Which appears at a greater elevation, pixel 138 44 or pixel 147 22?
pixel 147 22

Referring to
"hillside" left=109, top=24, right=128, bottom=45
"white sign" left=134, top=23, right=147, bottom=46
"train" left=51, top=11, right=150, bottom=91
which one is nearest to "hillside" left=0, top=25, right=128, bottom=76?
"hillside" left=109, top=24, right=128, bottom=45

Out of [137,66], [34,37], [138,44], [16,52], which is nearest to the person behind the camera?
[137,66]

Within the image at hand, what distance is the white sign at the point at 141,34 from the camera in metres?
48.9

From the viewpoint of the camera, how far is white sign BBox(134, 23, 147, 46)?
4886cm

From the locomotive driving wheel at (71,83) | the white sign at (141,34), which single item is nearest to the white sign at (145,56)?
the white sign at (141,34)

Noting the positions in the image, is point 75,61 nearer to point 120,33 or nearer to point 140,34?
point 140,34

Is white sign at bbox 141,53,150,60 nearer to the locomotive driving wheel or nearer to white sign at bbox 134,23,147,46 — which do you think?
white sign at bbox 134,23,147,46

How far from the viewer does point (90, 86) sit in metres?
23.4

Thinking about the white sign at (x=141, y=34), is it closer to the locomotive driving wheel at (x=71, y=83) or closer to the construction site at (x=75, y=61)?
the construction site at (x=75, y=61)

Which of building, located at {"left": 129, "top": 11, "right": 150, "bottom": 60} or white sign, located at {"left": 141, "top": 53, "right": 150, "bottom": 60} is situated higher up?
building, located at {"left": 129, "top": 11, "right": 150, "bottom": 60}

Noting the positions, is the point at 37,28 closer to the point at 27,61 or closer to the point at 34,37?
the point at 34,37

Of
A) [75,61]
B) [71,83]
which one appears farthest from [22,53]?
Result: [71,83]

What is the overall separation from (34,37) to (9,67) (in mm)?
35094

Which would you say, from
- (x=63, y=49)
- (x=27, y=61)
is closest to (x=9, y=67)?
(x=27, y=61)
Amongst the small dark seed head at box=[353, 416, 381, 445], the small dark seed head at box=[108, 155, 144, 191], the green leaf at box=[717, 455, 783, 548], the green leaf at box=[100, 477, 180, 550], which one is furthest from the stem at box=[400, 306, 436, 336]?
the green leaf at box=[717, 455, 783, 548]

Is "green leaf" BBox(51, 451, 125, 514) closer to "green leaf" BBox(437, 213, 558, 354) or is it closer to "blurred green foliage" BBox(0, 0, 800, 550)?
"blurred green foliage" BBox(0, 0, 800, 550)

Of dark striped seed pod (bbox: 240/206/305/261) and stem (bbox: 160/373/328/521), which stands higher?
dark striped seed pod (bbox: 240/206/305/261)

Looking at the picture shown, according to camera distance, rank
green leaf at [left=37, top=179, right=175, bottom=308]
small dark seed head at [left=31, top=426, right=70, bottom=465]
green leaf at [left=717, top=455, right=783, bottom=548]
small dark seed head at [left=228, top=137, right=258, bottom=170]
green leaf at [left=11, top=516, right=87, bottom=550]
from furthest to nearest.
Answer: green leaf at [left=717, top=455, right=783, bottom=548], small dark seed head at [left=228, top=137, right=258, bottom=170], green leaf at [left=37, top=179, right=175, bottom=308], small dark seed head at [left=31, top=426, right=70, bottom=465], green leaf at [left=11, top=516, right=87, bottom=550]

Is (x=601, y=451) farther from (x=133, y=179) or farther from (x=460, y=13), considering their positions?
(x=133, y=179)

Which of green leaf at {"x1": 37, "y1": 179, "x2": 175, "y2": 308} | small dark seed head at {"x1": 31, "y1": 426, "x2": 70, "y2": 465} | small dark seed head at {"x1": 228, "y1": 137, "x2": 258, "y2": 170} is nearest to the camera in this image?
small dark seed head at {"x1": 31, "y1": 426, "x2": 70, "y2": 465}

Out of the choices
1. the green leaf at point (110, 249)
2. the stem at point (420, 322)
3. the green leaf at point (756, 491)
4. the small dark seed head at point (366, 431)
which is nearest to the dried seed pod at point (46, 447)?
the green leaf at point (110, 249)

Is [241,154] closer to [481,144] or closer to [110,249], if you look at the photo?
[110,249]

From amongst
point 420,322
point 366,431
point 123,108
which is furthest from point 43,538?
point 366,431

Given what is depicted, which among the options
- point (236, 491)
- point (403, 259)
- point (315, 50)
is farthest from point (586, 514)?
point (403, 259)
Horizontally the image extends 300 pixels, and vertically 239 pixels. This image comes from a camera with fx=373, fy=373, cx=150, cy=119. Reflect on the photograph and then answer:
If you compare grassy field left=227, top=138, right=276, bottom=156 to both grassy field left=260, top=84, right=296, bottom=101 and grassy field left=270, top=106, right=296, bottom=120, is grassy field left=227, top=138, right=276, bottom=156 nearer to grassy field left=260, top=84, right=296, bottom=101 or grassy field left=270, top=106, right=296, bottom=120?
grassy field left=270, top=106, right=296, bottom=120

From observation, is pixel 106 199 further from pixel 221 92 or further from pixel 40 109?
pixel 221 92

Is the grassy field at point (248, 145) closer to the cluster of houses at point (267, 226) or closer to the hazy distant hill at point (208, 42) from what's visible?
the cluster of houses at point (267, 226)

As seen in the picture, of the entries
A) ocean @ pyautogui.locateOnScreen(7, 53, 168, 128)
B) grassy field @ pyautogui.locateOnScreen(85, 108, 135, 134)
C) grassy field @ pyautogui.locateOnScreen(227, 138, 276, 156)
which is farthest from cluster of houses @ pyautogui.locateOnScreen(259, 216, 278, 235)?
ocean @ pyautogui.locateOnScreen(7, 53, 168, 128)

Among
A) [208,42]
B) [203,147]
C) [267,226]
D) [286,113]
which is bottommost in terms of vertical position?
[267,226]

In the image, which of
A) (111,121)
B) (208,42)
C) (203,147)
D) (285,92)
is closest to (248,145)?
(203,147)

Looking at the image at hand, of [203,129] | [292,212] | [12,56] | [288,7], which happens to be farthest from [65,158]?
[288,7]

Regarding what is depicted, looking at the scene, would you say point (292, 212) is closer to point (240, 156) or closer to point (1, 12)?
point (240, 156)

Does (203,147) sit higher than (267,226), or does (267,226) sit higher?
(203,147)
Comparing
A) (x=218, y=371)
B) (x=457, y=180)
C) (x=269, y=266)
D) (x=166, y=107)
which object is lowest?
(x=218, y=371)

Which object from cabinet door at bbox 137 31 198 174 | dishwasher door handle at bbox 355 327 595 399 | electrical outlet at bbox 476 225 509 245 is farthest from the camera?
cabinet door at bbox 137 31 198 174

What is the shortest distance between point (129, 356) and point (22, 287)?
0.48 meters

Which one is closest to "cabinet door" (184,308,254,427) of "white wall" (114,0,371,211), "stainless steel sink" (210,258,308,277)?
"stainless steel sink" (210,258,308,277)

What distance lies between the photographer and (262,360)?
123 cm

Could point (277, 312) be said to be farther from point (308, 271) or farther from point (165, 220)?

- _Stated goal_: Your task is to reproduce the whole listing exactly.

- _The output_:
Which appears at a greater elevation, pixel 138 44 or pixel 147 22?
pixel 147 22

Referring to
"hillside" left=109, top=24, right=128, bottom=45
"white sign" left=134, top=23, right=147, bottom=46
"train" left=51, top=11, right=150, bottom=91
which one is nearest to "hillside" left=0, top=25, right=128, bottom=76?
"hillside" left=109, top=24, right=128, bottom=45

Out of [137,66], [34,37], [138,44], [16,52], which is nearest to the person behind the camera?
[137,66]

Within the image at hand, what distance is the white sign at the point at 141,34 from the camera in metres?
48.9

From the viewpoint of the camera, how far is white sign BBox(134, 23, 147, 46)?
4886cm

From the locomotive driving wheel at (71,83) | the white sign at (141,34), which single item is nearest to the white sign at (145,56)?
the white sign at (141,34)

Noting the positions in the image, is point 75,61 nearer to point 120,33 or nearer to point 140,34?
point 140,34

Is white sign at bbox 141,53,150,60 nearer to the locomotive driving wheel or nearer to white sign at bbox 134,23,147,46 — which do you think?
white sign at bbox 134,23,147,46

How far from the viewer does point (90, 86) sit in metres?
23.4

Thinking about the white sign at (x=141, y=34), is it closer to the locomotive driving wheel at (x=71, y=83) or closer to the construction site at (x=75, y=61)?
the construction site at (x=75, y=61)

Which of building, located at {"left": 129, "top": 11, "right": 150, "bottom": 60} or white sign, located at {"left": 141, "top": 53, "right": 150, "bottom": 60} is situated higher up?
building, located at {"left": 129, "top": 11, "right": 150, "bottom": 60}

Noting the positions, is the point at 37,28 closer to the point at 27,61 or closer to the point at 34,37?
the point at 34,37

Of
A) [75,61]
B) [71,83]
which one appears farthest from [22,53]?
Result: [71,83]

What is the overall separation from (34,37) to (9,67) (in mm)?
35094

Which would you say, from
- (x=63, y=49)
- (x=27, y=61)
is closest to (x=9, y=67)?
(x=27, y=61)
Amongst the small dark seed head at box=[353, 416, 381, 445], the small dark seed head at box=[108, 155, 144, 191], the green leaf at box=[717, 455, 783, 548], the green leaf at box=[100, 477, 180, 550], which one is furthest from the stem at box=[400, 306, 436, 336]?
the green leaf at box=[717, 455, 783, 548]

Is "green leaf" BBox(51, 451, 125, 514) closer to "green leaf" BBox(437, 213, 558, 354) or is it closer to "blurred green foliage" BBox(0, 0, 800, 550)?
"blurred green foliage" BBox(0, 0, 800, 550)

Of dark striped seed pod (bbox: 240/206/305/261) and stem (bbox: 160/373/328/521), which stands higher?
dark striped seed pod (bbox: 240/206/305/261)

Looking at the picture shown, according to camera distance, rank
green leaf at [left=37, top=179, right=175, bottom=308]
small dark seed head at [left=31, top=426, right=70, bottom=465]
green leaf at [left=717, top=455, right=783, bottom=548]
small dark seed head at [left=228, top=137, right=258, bottom=170]
green leaf at [left=11, top=516, right=87, bottom=550]
from furthest to nearest.
Answer: green leaf at [left=717, top=455, right=783, bottom=548], small dark seed head at [left=228, top=137, right=258, bottom=170], green leaf at [left=37, top=179, right=175, bottom=308], small dark seed head at [left=31, top=426, right=70, bottom=465], green leaf at [left=11, top=516, right=87, bottom=550]

Is (x=601, y=451) farther from (x=133, y=179) or farther from (x=460, y=13), considering their positions?
(x=133, y=179)

Which of green leaf at {"x1": 37, "y1": 179, "x2": 175, "y2": 308} | small dark seed head at {"x1": 31, "y1": 426, "x2": 70, "y2": 465} | small dark seed head at {"x1": 228, "y1": 137, "x2": 258, "y2": 170} is nearest to the camera in this image?
small dark seed head at {"x1": 31, "y1": 426, "x2": 70, "y2": 465}

Out of the choices
1. the green leaf at point (110, 249)
2. the stem at point (420, 322)
3. the green leaf at point (756, 491)
4. the small dark seed head at point (366, 431)
which is nearest to the dried seed pod at point (46, 447)?
the green leaf at point (110, 249)

Is [241,154] closer to [481,144] or closer to [110,249], if you look at the photo?
[110,249]

From amongst
point 420,322
point 366,431
point 123,108
which is furthest from point 43,538?
point 366,431

Given what is depicted, which among the options
- point (236, 491)
- point (403, 259)
- point (315, 50)
is farthest from point (586, 514)?
point (403, 259)
Horizontally the image extends 300 pixels, and vertically 239 pixels. This image comes from a camera with fx=373, fy=373, cx=150, cy=119. Reflect on the photograph and then answer:
If you compare grassy field left=227, top=138, right=276, bottom=156 to both grassy field left=260, top=84, right=296, bottom=101 and grassy field left=270, top=106, right=296, bottom=120, is grassy field left=227, top=138, right=276, bottom=156 nearer to grassy field left=260, top=84, right=296, bottom=101 or grassy field left=270, top=106, right=296, bottom=120?
grassy field left=270, top=106, right=296, bottom=120

From observation, is pixel 106 199 further from pixel 221 92 or further from pixel 40 109?
pixel 221 92

Is the grassy field at point (248, 145) closer to the cluster of houses at point (267, 226) or closer to the hazy distant hill at point (208, 42) from what's visible?
the cluster of houses at point (267, 226)

As seen in the picture, of the entries
A) ocean @ pyautogui.locateOnScreen(7, 53, 168, 128)
B) grassy field @ pyautogui.locateOnScreen(85, 108, 135, 134)
C) grassy field @ pyautogui.locateOnScreen(227, 138, 276, 156)
which is farthest from cluster of houses @ pyautogui.locateOnScreen(259, 216, 278, 235)?
ocean @ pyautogui.locateOnScreen(7, 53, 168, 128)

Among
A) [208,42]
B) [203,147]
C) [267,226]
D) [286,113]
which is bottommost in terms of vertical position?
[267,226]

In the image, which of
A) (111,121)
B) (208,42)
C) (203,147)
D) (285,92)
is closest to (248,145)?
(203,147)

Looking at the image at hand, of [203,129] | [292,212] | [12,56] | [288,7], which happens to be farthest from [65,158]?
[288,7]

Regarding what is depicted, looking at the scene, would you say point (292, 212) is closer to point (240, 156) or closer to point (1, 12)?
point (240, 156)

Does (203,147) sit higher than (267,226), or does (267,226) sit higher?
(203,147)
Comparing
A) (x=218, y=371)
B) (x=457, y=180)
C) (x=269, y=266)
D) (x=166, y=107)
which object is lowest?
(x=218, y=371)

Which object from cabinet door at bbox 137 31 198 174 | dishwasher door handle at bbox 355 327 595 399 | electrical outlet at bbox 476 225 509 245 is farthest from the camera?
cabinet door at bbox 137 31 198 174

What is the shortest distance between point (129, 356) and point (22, 287)?
0.48 meters

Which one is closest to "cabinet door" (184,308,254,427) of "white wall" (114,0,371,211), "stainless steel sink" (210,258,308,277)?
"stainless steel sink" (210,258,308,277)

What distance lies between the photographer and (262,360)?
123 cm

Could point (277, 312) be said to be farther from point (308, 271) or farther from point (165, 220)?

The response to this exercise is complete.